_EXERCISE DATA_:

________________________

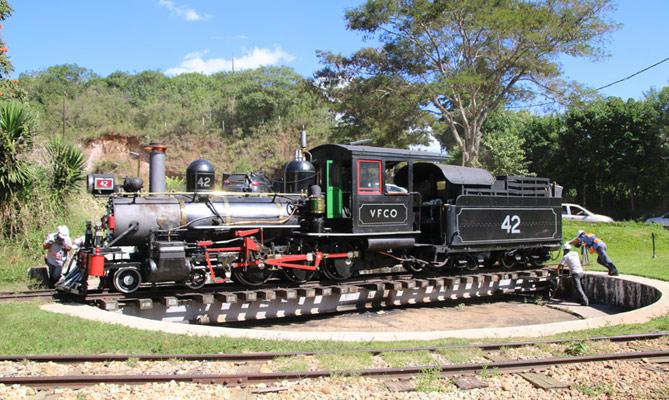 Maria Fumaça: un paseo por Minas Gerais en un tren de vapor del siglo XIX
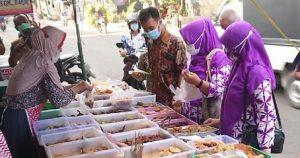 Dinkes Tulungagung Temukan Makanan Berbahaya Saat Sidak Takjil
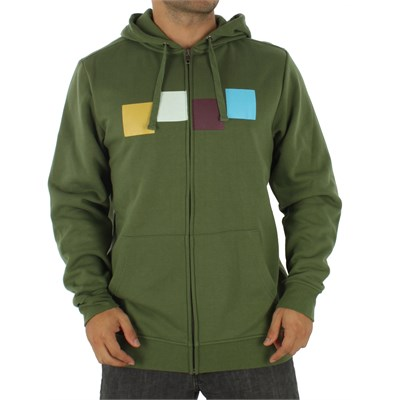 Foursquare Rig Full Zip Fleece Jacket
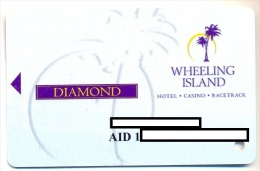 Wheeling Island Casino, Wheeling, West Virginia, U.S.A. older used  slot card, wheelingisland-7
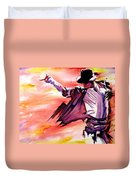 Michael Jackson-billie Jean Duvet Cover by Joshua Morton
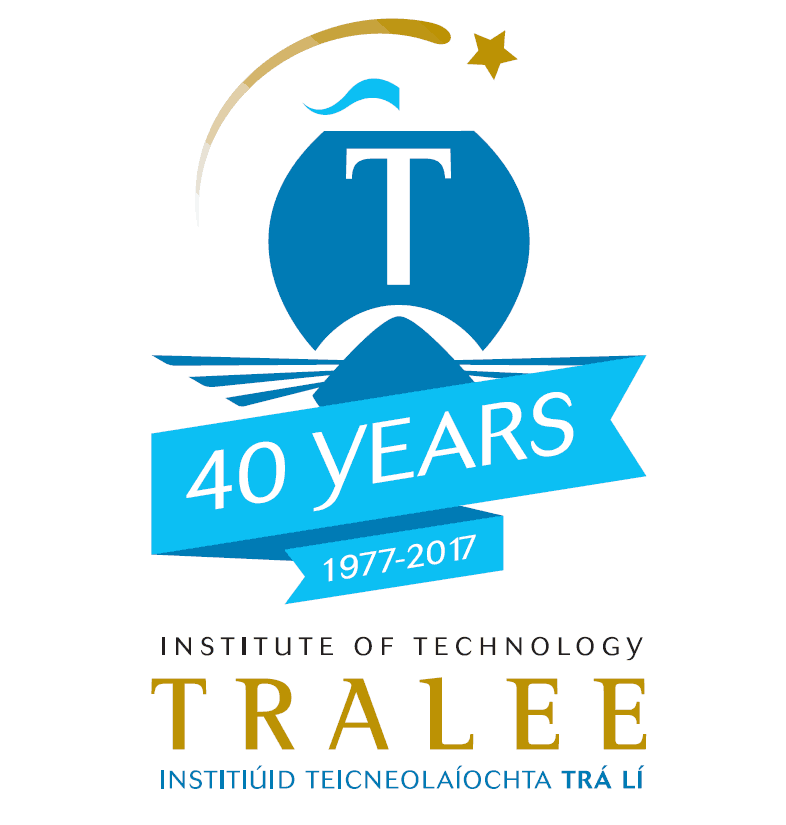 Institute of Technology Tralee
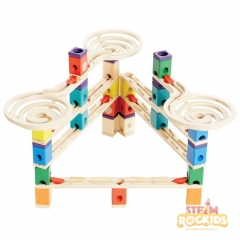 Hape - Quadrilla Vertigo Set (133 Pieces)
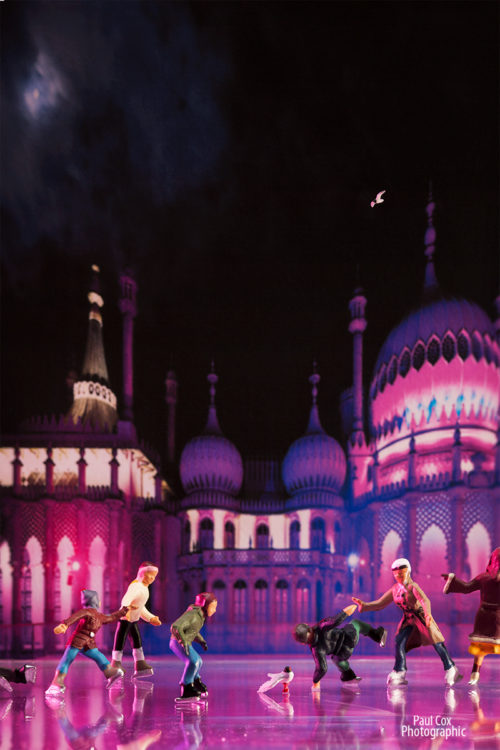 Brighton Pavilion Skaters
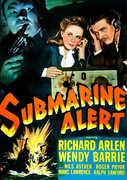 Submarine Alert , Richard Arlen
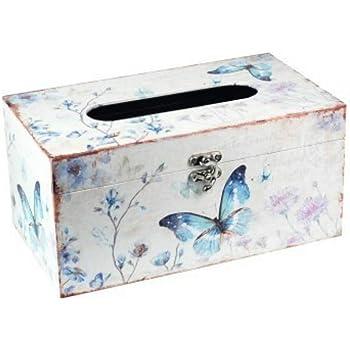 CAPRILO Caja Decorativa de Madera para Pañuelos Mariposas. Cajas ...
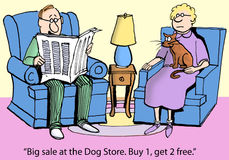 Cat worried about dogs in the household. Big sale at the Dog Store. Buy 1, get 2 free vector illustration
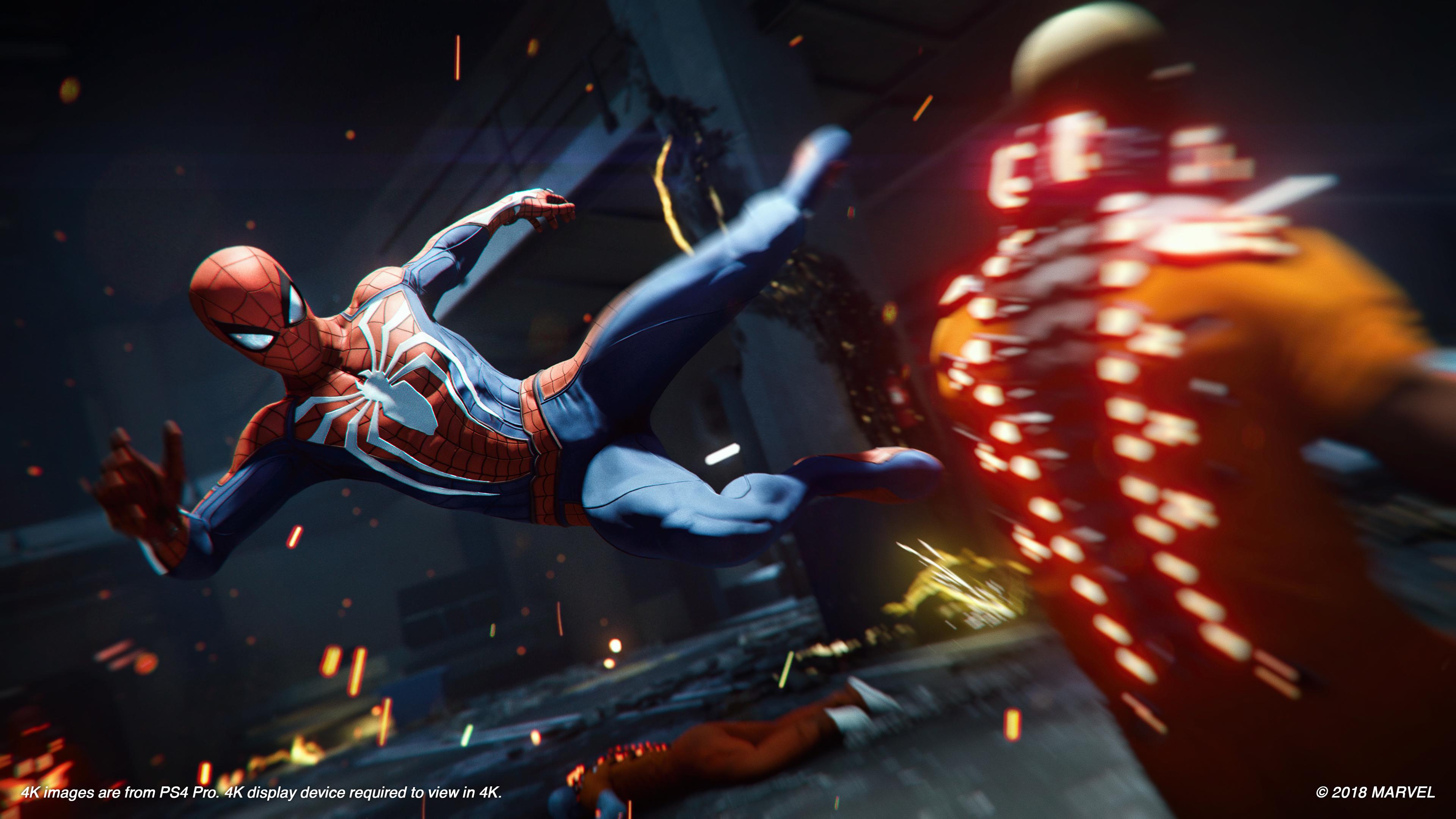 Скриншот №6 к Marvels Человек-паук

________________________

_TASK STATEMENT_:
Produce an exact copy of the lines from the line with "CAPRILO Caja Decorativa" through the last line of the data above, both ends included. No pictures belong in it.

_EXERCISE RESPONSE_:
 CAPRILO Caja Decorativa de Madera para Pañuelos Mariposas. Cajas ...
 Cat worried about dogs in the household. Big sale at the Dog Store. Buy 1, get 2 free vector illustration
 Скриншот №6 к Marvels Человек-паук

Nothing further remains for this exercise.